■ **Given task 1**
From the Gluster mailing-list reply, extract the stretch from "In your real-life" through "what you expect.".
■ **Given task 2**
Answer these questions from the Gluster mailing-list reply:
(a) What type is the imaginary volume named foo?
(b) After how many seconds does the quoted writer expect to see the file system once the interconnect NIC is taken down?
(c) What IP address does the ping show for server2?

■ **Document passage**
--
Re: One node goes offline, the other node loses its connection to its local Gluster volume

Joe Julian <joe@xxxxxxxxxxxxxxxx> · Tue, 11 Mar 2014 11:39:49 -0700



    On 03/06/2014 04:48 PM, Greg Scott
      wrote:

    
        In your real-life concern, the interconnect would not interfere with the existence of either 
machines' ip address so after the ping-timeout, operations would resume in a split-brain 
configuration. As long as no changes were made to the same file on both volumes, when the 
connection is reestablished, the self-heal will do exactly what you expect.

      
      Except that's not what happens.  If I ifdown that interconnect NIC, I should see the file system after 42 seconds, right?

    
    No.

    
    Lets take a look at an imaginary volume:

    
    # gluster volume info foo

      Volume Name: foo

      Type: Replicate

      Volume ID: f8577cab-9ea9-411f-9b85-97c93b1ba7df

      Status: Started

      Number of Bricks: 1 x 2 = 2

      Transport-type: tcp

      Bricks:

      Brick1: server1:/mnt/1/brick

      Brick2: server2:/mnt/1/brick

      
      # ping -c1 server1 | grep server1

      PING server1.domain.dom (192.168.0.1) 56(84) bytes of
        data.

      # ping -c1 server2 | grep server2

      
        PING server2.domain.dom (192.168.0.2) 56(84) bytes of data.

      
    Each server mounts its volume from localhost using an fstab entry
    like "localhost:foo /mnt/foo glusterfs _netdev 0 0".
--
■ **Listed records**
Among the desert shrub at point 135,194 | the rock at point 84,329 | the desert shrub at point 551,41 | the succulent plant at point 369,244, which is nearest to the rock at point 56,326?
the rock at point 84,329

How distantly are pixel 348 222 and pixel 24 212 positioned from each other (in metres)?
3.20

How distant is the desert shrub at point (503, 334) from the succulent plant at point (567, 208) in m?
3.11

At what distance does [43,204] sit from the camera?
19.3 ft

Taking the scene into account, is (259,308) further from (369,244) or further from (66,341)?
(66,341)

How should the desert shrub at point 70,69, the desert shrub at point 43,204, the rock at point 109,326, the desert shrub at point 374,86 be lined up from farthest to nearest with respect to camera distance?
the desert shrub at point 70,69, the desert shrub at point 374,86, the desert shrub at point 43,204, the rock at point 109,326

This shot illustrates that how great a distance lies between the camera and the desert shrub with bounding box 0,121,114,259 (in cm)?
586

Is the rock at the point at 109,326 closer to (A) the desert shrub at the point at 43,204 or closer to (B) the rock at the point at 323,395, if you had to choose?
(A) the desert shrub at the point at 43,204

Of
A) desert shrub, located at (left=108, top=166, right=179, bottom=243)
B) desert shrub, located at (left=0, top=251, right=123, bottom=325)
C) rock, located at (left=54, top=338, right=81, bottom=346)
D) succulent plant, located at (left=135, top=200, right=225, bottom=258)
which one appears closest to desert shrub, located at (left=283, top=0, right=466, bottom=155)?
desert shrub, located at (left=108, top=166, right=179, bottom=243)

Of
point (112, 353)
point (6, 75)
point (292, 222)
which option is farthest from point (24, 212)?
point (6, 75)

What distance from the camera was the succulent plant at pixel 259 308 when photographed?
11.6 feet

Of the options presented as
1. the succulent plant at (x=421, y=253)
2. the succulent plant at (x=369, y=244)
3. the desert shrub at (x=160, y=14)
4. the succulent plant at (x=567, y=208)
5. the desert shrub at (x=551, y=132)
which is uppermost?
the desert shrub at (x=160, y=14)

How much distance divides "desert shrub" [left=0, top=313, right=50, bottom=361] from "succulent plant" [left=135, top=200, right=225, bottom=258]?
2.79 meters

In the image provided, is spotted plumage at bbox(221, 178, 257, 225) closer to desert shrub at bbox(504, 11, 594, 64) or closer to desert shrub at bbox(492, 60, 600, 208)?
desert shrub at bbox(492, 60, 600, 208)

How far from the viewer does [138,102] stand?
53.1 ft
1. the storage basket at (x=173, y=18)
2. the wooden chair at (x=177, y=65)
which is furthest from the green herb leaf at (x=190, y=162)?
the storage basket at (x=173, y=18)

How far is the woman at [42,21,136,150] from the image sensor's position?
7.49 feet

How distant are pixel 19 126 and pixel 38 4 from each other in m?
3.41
--
■ **Complete answer 1**
In your real-life concern, the interconnect would not interfere with the existence of either 
machines' ip address so after the ping-timeout, operations would resume in a split-brain 
configuration. As long as no changes were made to the same file on both volumes, when the 
connection is reestablished, the self-heal will do exactly what you expect.

■ **Complete answer 2**
(a) Replicate
(b) 42 seconds
(c) 192.168.0.2